Directive 1: In the Chicago homicide post, how many homicides does the Chicago Tribune data show through the month of May in 2016?
Directive 2: Transcribe the Chicago homicide post from "Nothing brings visitors" to "remain at 235.".
Directive 3: Pick up the Chicago homicide post after its final sentence and keep writing it.

Document segment:

Tag: Normal Distribution

Chicagoland: 2017 Homicide totals so far

TSS Admin

Nothing brings visitors and views to mainstream media websites quite like homicides in the windy city. When homicides are up, mainstream visitor traffic is good.

But don’t expect to hear from the mainstream media anytime soon. This is because homicides are down from last year at this time. Yes! It’s true.

Normal Distribution, Wikimedia Commons

According to data compiled by the Chicago Tribune, there were 260 homicides through the month of May in 2016. That was up significantly from 2015. In contrast, there have been 235 homicides so far this year. For those keeping count, that’s a reduction of 9.6 percent from last year.

Hopefully, Memorial Day weekend will stay relatively quiet this year and homicides will remain at 235.

Of course, the warm summer months are always the busiest time for crime in general, including homicides. Historically this has been the trend, and this is exactly what the data sets are saying.

If the trends hold, then homicides in Chicago should follow a normal distribution, i.e., a bell-curve, although the 2016 distribution of homicides skewed left.

Excerpted records:

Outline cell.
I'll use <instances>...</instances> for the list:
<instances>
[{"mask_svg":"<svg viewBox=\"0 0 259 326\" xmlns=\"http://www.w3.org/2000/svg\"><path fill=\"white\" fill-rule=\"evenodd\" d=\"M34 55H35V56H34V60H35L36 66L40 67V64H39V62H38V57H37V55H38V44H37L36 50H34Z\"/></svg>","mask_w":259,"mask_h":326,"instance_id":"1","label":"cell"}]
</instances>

Answer 1: 260

Answer 2:
Nothing brings visitors and views to mainstream media websites quite like homicides in the windy city. When homicides are up, mainstream visitor traffic is good.

But don’t expect to hear from the mainstream media anytime soon. This is because homicides are down from last year at this time. Yes! It’s true.

Normal Distribution, Wikimedia Commons

According to data compiled by the Chicago Tribune, there were 260 homicides through the month of May in 2016. That was up significantly from 2015. In contrast, there have been 235 homicides so far this year. For those keeping count, that’s a reduction of 9.6 percent from last year.

Hopefully, Memorial Day weekend will stay relatively quiet this year and homicides will remain at 235.

Answer 3:
Skewed-left distribution, University of Florida

This means that roughly about 68 percent of the homicides should happen within the warm months of the summer, or one standard deviation from the mean as the normal distribution above illustrates.

Moreover, about 32 percent of the homicides should occur outside of the one standard deviation, or outside the warmer months.

Does this mean the warm months of Chicago in 2017 will see more homicides than the warm months of Chicago in 2016? It does not.

So far, homicides are down from 2016 and if this trend continues throughout the summer months, then homicides should remain down. But the reader should keep in mind that homicides are very difficult to predict.

The only reason it is being suggested that homicides may trend below last year is because homicides are down. If they were up, then the prediction would be the opposite. Of course, this method is an archaic form of bayesian statistics, so take it with a grain of salt.

What do you think? Do you think homicides will remain lower than last year? Or do you think homicides will explode over the summer months? Either way, please provide your reasons and explanations below.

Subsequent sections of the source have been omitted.